SupXML is positioned as a memory-safe XML library — a Rust replacement for libxml2 whose CVE history is full of buffer-overflow and use-after-free bugs. Most of the workspace is unsafe-free; the small audited core that does need unsafe carries a documented contract on every block, runs under Miri in CI, and is exercised by a continuous fuzz harness. This page describes the policy in detail.

Default: no unsafe

Most modules are marked with #![forbid(unsafe_code)]. This is a hard compile-time error — unsafe { ... } blocks in those files won’t even build.

Where unsafe is allowed

The audited unsafe core lives in these files. Each carries unsafe inside a documented contract; the rest of the workspace is marked #![forbid(unsafe_code)] so adding unsafe to a new module is a compile-time error until the attribute is removed in a PR.

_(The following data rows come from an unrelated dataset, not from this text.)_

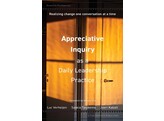 Appreciative Inquiry as a Daily Leadership Practice  Realizing Change One Conversation at a Time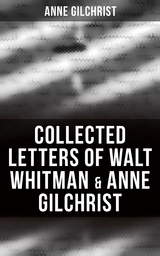 Collected Letters of Walt Whitman & Anne Gilchrist - Anne Gilchrist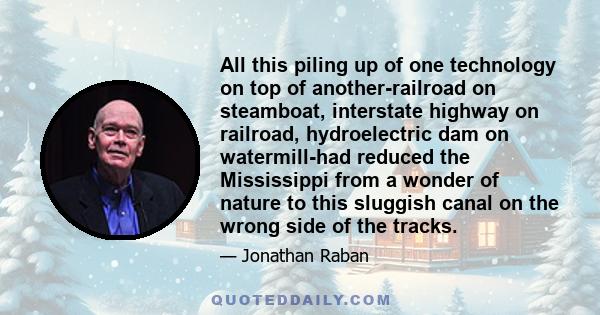 All this piling up of one technology on top of another-railroad on steamboat, interstate highway on railroad, hydroelectric dam on watermill-had reduced the Mississippi from a wonder of nature to this sluggish canal on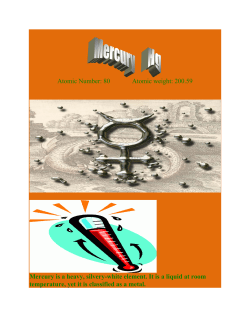 Atomic Number: 80 Atomic weight: 200.59 Mercury is a heavy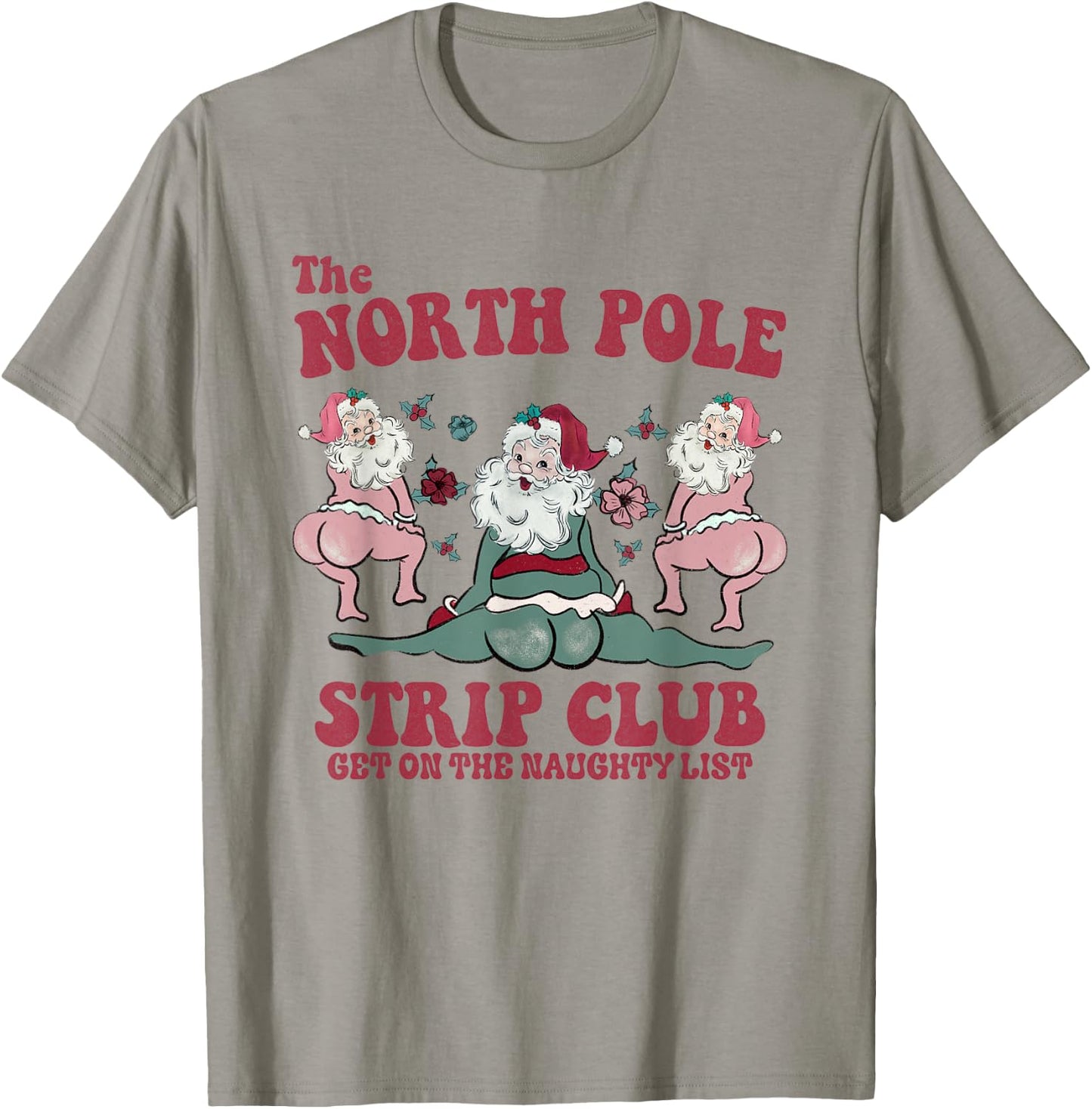 The North Pole Strip Club Funny Santa Dancing Christmas T-Shirt - T-Shirt | Sand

Parser pipeline (crates/core/src/):

  • scanner.rs — raw cursor over byte streams
  • reader.rs&str wrapper over the bytes reader
  • xml_bytes_reader.rs — pull-style byte reader over Scanner
  • streaming_reader.rs — rolling-window streaming variant
  • stream_parser.rs — streaming DOM-build adapter
  • parser.rs — DOM-build entry points
  • encoding.rs — UTF-8 / non-UTF-8 boundary

HTML5 sink (crates/core/src/html/):

  • mod.rs — html5ever sink + Document conversion
  • sink.rsTreeSink implementation hot path

Arena DOM (crates/tree/src/):

  • arena.rs — bumpalo-backed node allocator
  • dom.rs — owned-vs-borrowed node materialisation

The C ABI shim (crates/compat/) is a separate audit: every public function is unsafe extern "C" by FFI requirement (it’s the libsupxml2.so drop-in replacement for libxml2). The contract there is “match libxml2’s pointer / lifetime / mutation semantics byte-for-byte”; the audit is the lxml + nokogiri behavioural test matrix in tests/abi-system/. Don’t treat compat as a model for “how much unsafe is acceptable” — it’s a deliberate FFI boundary, not application code.

The contract

Every unsafe { ... } block must be preceded by a comment with both of these two parts:

  1. SAFETY: — exactly why the operation is safe.
  2. Why unsafe: — exactly why we’re not using the safe equivalent.

Example:

// SAFETY: loop condition `p < end` and `end == bytes.len()`
// together prove `p` is in bounds.
// Why unsafe: this loop runs on every top-level event; safe
// `bytes[p]` adds a per-iteration bounds check that LLVM doesn't
// always elide across the surrounding match arms.
while p < end {
    let b = unsafe { *bytes.get_unchecked(p) };
    ...
}

The Why unsafe: clause is what stops unsafe from spreading. If you can’t write a real perf justification, use safe Rust.

Verification

  • Miri in CI on every PR
  • Fuzz harness in crates/core/fuzz (libFuzzer-based)